Un patient-partenaire, ou un patient-expert, est un patient avant toute chose qui a pris du recul par rapport à sa maladie.
Que peut apporter un patient-expert aux personnes atteintes d’un cancer ?
Qu’est-ce qu’un patient peut apporter à un autre patient ? Lorsque vous êtes une jeune maman, vous vous tournez vers les autres jeunes mamans qui vont vous apporter leur expérience : comment s’est passé l’accouchement ? Qu’ont-elles pris pour aller à la maternité ? Comment ça s’est passé ? Comment elles allaitent ou pas ? Comment s’est passée l’épisiotomie ? C’est exactement la même chose pour les patients. À partir du moment où on a un parcours de vie qui est abîmé et qui est brutalement arrêté par un cancer, on rentre dans un monde complètement inconnu, avec des examens à l’hôpital, avec des odeurs, avec des traitements qui s’enchaînent, avec des choix à faire. C’est important de savoir ce qu’un autre patient a fait, même si chaque parcours est différent. Ainsi, un patient-partenaire, qui a pris du recul, qui a la vision des différents parcours – parcours hospitalier, parcours en ambulatoire, parcours d’un cancer primaire, parcours d’un cancer métastatique – et qui a une conscience de tout ce qui se passe vraiment, peut apporter énormément aux autres patients.
À mon époque, il y a 23 ans, il n’y avait ni Internet, ni forum. On ne voyait les autres patients que dans les salles de chimiothérapie. J’avais l’impression que j’étais très jeune. J’avais 37 ans et c’était extrêmement difficile parce que je n’arrivais pas à me projeter, parce que ces patientes étaient plus âgées, elles n’avaient pas d’enfants petits. J’avais des problématiques qui étaient complètement différentes. Aujourd’hui, il y a des forums sur Internet où sont présents des patients plus expérimentés dans une pathologie ou une particularité « jeunes / moins jeunes », « rechutes / pas rechutes », « cancers hormonodépendants ou HER2 » « mastectomie ou pas ». Cela permet de se projeter avec des patients qui sont plus avancés dans leur parcours.

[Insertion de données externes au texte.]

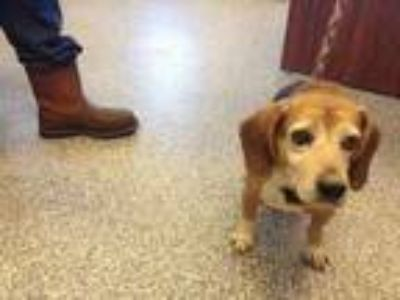 Adopt Spud a Brown/Chocolate Beagle / Mixed dog in Pickens, SC (25257239)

Que peut apporter un patient-expert aux proches des personnes atteintes d’un cancer ?
Il y a des spécificités au parcours d’aidant que le patient, tout expert qu’il est, ne peut pas appréhender.
C’est une question très importante, parce que les proches sont les grands oubliés du système. Pour moi, ce ne sont pas les patients-experts qui peuvent aider les proches. Ce sont les proches-experts qui peuvent les épauler parce que seuls eux savent ce qu’ils ont vécu. Car très souvent, il y a une dichotomie entre ce que le patient vit et ce que le proche vit, entre ce que je crois qu’il pense et ce que je crois qu’il vit. C’est pourquoi je pense que c’est vraiment un proche qui peut apporter son aide. Et d’ailleurs, il existe des associations d’aidants non spécialisées dans le cancer. Pourquoi ne pas aller voir ces associations d’aidants ? Parce qu’il y a des spécificités au parcours d’aidant que le patient, tout expert qu’il est, ne peut pas appréhender.
Que peut apporter un patient-expert aux professionnels de santé ?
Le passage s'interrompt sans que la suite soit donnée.